7 The angel of the Lord found Hagar near a spring in the desert; it was the spring that is beside the road to Shur. 8 And he said, “Hagar, slave of Sarai, where have you come from, and where are you going?”
“I’m running away from my mistress Sarai,” she answered.
9 Then the angel of the Lord told her, “Go back to your mistress and submit to her.” 10 The angel added, “I will increase your descendants so much that they will be too numerous to count.”
11 The angel of the Lord also said to her:
“You are now pregnant
and you will give birth to a son.
You shall name him Ishmael,
for the Lord has heard of your misery.
12
He will be a wild donkey of a man;
his hand will be against everyone
and everyone’s hand against him,
and he will live in hostility
toward all his brothers.”
13 She gave this name to the Lord who spoke to her: “You are the God who sees me,” for she said, “I have now seen the One who sees me.” 14 That is why the well was called Beer Lahai Roi; it is still there, between Kadesh and Bered. (genesis 16:7-14)
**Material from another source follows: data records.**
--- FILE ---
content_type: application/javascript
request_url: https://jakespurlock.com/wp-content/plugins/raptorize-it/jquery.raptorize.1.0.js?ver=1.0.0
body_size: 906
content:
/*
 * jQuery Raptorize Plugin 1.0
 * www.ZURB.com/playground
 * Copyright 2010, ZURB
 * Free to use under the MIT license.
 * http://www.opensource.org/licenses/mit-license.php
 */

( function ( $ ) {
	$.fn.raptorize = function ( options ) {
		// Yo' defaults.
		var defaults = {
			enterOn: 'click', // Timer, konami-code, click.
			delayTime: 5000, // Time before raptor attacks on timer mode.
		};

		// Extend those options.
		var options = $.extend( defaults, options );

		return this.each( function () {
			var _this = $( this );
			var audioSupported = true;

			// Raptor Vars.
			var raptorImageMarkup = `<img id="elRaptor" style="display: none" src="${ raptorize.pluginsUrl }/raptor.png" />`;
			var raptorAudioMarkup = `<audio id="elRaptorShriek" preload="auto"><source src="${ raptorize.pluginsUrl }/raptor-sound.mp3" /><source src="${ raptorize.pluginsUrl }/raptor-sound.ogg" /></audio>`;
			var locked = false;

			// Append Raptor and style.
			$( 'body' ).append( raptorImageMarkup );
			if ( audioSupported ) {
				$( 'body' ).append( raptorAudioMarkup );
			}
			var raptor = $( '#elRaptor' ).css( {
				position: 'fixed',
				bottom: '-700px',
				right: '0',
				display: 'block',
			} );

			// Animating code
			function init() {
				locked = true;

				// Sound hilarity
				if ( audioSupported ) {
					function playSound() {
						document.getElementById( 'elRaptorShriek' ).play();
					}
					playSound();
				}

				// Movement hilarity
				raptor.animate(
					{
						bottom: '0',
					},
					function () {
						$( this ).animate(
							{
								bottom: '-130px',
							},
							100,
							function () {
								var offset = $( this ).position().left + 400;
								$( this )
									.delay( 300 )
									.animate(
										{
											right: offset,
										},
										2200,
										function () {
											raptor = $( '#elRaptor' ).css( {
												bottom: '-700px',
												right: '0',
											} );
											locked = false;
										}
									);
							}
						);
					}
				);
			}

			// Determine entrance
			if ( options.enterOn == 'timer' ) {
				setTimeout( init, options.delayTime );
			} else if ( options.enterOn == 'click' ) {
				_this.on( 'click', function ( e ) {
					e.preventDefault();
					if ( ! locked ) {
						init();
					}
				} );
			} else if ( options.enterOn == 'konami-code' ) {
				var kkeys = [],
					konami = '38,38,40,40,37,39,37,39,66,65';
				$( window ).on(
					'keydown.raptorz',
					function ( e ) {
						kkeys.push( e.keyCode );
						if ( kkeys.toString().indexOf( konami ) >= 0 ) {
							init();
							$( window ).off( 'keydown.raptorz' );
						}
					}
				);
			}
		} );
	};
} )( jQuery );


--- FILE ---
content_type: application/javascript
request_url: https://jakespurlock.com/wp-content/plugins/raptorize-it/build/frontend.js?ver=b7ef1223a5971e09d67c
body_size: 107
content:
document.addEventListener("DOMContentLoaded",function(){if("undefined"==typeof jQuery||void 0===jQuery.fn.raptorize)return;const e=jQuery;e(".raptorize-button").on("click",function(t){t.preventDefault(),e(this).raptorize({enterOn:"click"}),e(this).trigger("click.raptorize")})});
The fact that God sees us, He knows us, and He speaks into our lives is a very encouraging thing. I want so much to experience God’s presence, His provision in every area, including healing, but at this moment, I am struggling to believe that God is still good, I need a greater faith in who He is.

Prayer:

Heavenly Father, thank You that You see everything, and know our situation, and somehow in the midst of that, You ehlp us. Recently I am struggling to experience Your goodness, Your presence, and power in my life. So many people need You, and they need healing in their lives, and I am struggling to find hope. Please help me to experience Your power, Your presence more and more.